Sam looked at him, confused.

Henry didn't even look up. "Don't judge," he said calmly. "It's for professional use."

He angled the mirror just enough to catch the reflection from the window without turning his head.

For a second, it showed exactly what it should—

A child standing there.

Then it changed.

The reflection warped, revealing something else underneath. The face stretched into something wrong, eyes hollow and black like empty sockets, the mouth splitting wider than it should, filled with rows of small, jagged teeth.

Henry's expression didn't change.

"Yeah," he said, lowering the mirror slightly, voice flat. "That's definitely not a child."

Sam exhaled slowly, eyes still on the window. "Changeling," he muttered.

Henry nodded once. "Looks like it."

That evening, Dean came back.

His visit had left him with more questions than answers. Lisa had a kid now, and the resemblance hit him harder than he expected.

Same features, same mannerisms in small ways that didn't feel like coincidence. It was enough to plant doubt in his mind, but not enough to say anything out loud—especially not with how quickly Lisa had kept things moving, not giving him a real chance to think or ask.

He pushed that aside as he stepped in.

"Hey," Dean said, looking at Sam and Henry on the couch. "You guys ever notice the kids in this town are… off?"

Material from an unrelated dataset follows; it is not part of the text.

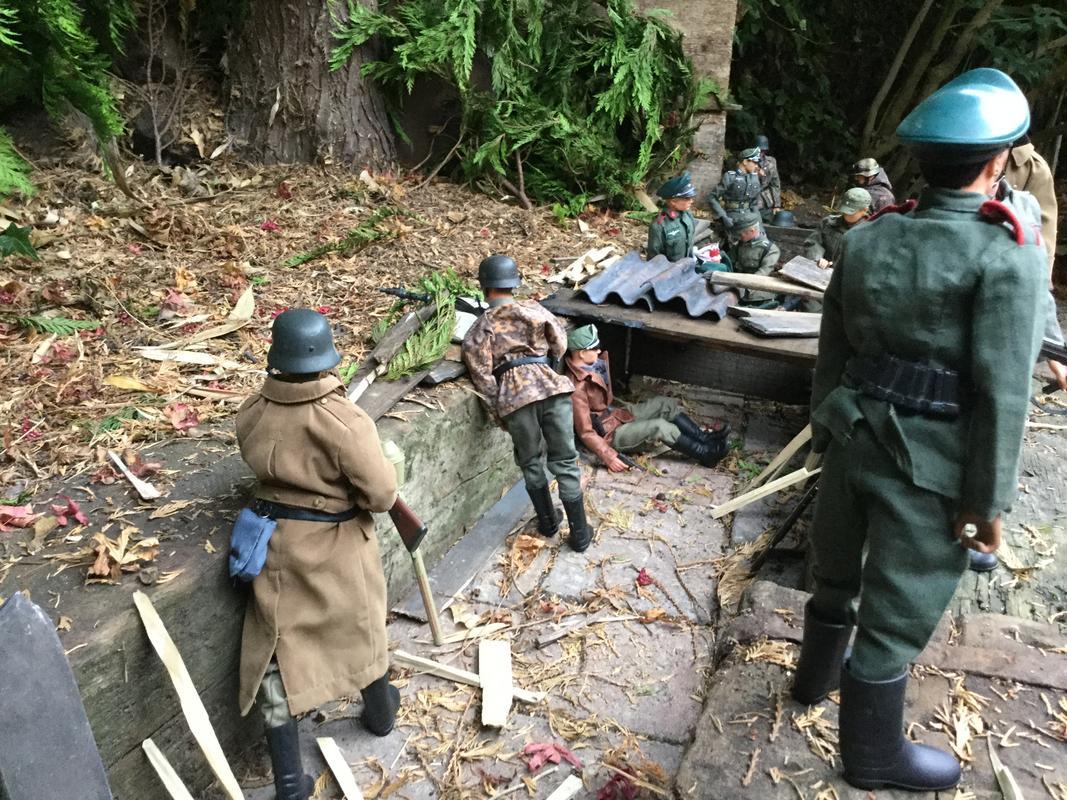 Fix bayonets  IMG_6434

Sam looked up immediately.

Dean leaned against the table, frowning slightly. "I ran into one," he continued. "Kid just stood there staring at me. No blinking, no reaction… just blank. Like a doll."

Henry and Sam exchanged a look.

"Those aren't kids, Dean," Sam said. "There's something going on here. You know about changelings?"

Dean nodded slowly. "Yeah. Creepy bastards replace normal babies with their own."

Henry shook his head. "Not this time," he said. "Here, it's kids."